La historia evolutiva de Homosapiens está marcada por una paradoja, somos una especie profundamente social cuya supervivencia dependió de la cooperación, pero también albergamos tendencias que niegan esa esencia, como la misantropía y la gerontofobia.
Estas actitudes no solo reflejan contradicciones culturales modernas, sino que plantean preguntas sobre su origen en nuestro pasado ancestral. Desde las primeras migraciones fuera de África, los humanos enfrentaron desafíos que solo pudieron superar mediante la solidaridad grupal. Cuidar a los ancianos y enfermos no era un acto de caridad, sino una estrategia de supervivencia. Los mayores conservaban conocimientos vitales sobre recursos y peligros, mientras que los enfermos, una vez recuperados, reintegraban su fuerza al grupo. Quienes abandonaban a los vulnerables debilitaban su propia red de apoyo. Sin embargo, pese a esta ventaja evolutiva, el rechazo a la vejez y la desconfianza hacia los demás emergieron como sombras de nuestro progreso.
La gerontofobia, el menosprecio hacia los ancianos, contradice directamente el papel que tuvieron en nuestra evolución. En sociedades tradicionales, los mayores eran respetados como depositarios de sabiduría y memoria colectiva. Su presencia aseguraba la continuidad cultural. Pero en las sociedades industriales y posindustriales, donde la productividad individual se valora más que la experiencia compartida, la vejez se percibe como una carga. Este cambio no es biológico, sino cultural: el capitalismo aceleró la idea de que lo viejo es obsoleto. Sin embargo, desde una perspectiva evolutiva, despreciar a los ancianos equivale a despreciar el mecanismo que permitió a nuestra especie transmitir tecnología, historias y adaptaciones clave a través de generaciones.

La misantropía, por su parte, es aún más paradójica. Nuestro éxito como especie dependió de la capacidad de confiar, colaborar y construir alianzas complejas. La empatía y el altruismo recíproco fueron seleccionados positivamente porque aumentaban las probabilidades de supervivencia grupal. Sin embargo, la desconfianza extrema hacia otros humanos persiste como un subproducto de nuestra capacidad para detectar amenazas. En entornos donde la traición o la competencia eran frecuentes, cierta cautela pudo ser adaptativa. Pero cuando esa desconfianza se generaliza, se convierte en un obstáculo para la cohesión social. Las sociedades con altos niveles de misantropía tienden a fragmentarse, debilitando los lazos que alguna vez nos hicieron resilientes.
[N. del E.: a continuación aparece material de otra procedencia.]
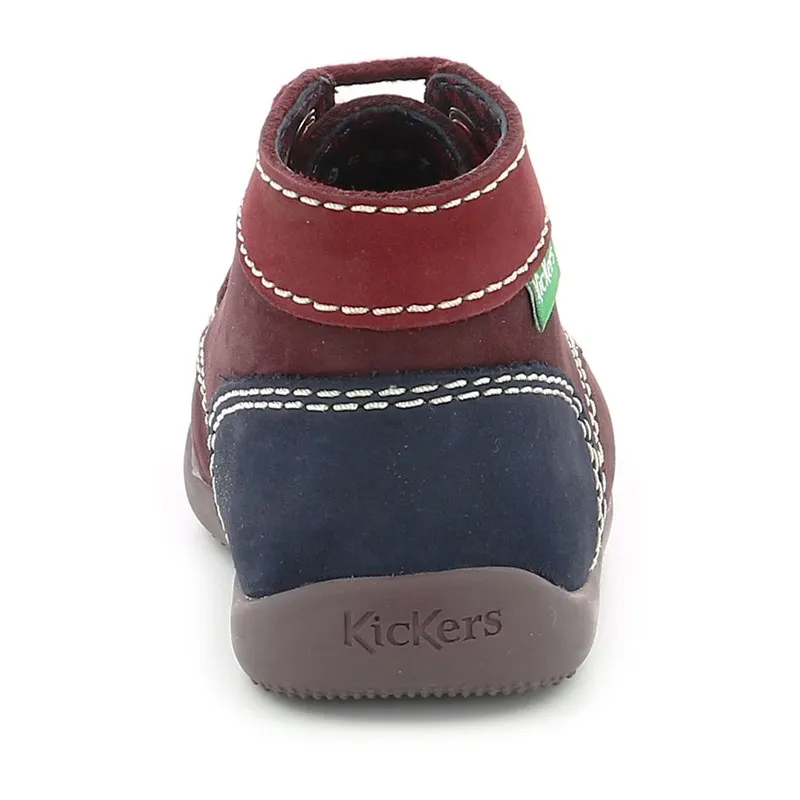 Bottillons Bonbon-2 - Violet/Rouge/Marine-4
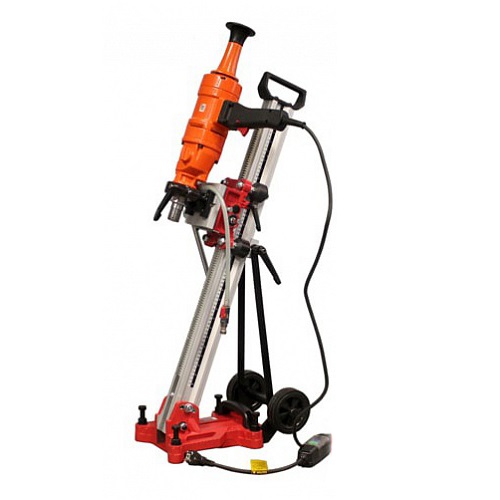 Установка алмазного бурения Diamaster CF 02-80 (на наклонной стойке)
Ambos fenómenos revelan una tensión entre nuestra herencia evolutiva y las presiones de la modernidad. La gerontofobia niega el valor de la memoria colectiva, mientras que la misantropía socava la confianza necesaria para mantener comunidades. Sin embargo, nuestra historia sugiere que estos no son rasgos inevitables, sino distorsiones de un diseño social que privilegió la cooperación. Revertirlas exige reconocer que, biológicamente, seguimos siendo la especie que sobrevivió gracias a cuidar a los débiles y trabajar en conjunto. La pregunta no es si podemos escapar de nuestra naturaleza, sino cómo reconciliarla con un mundo que a menudo la desincentiva.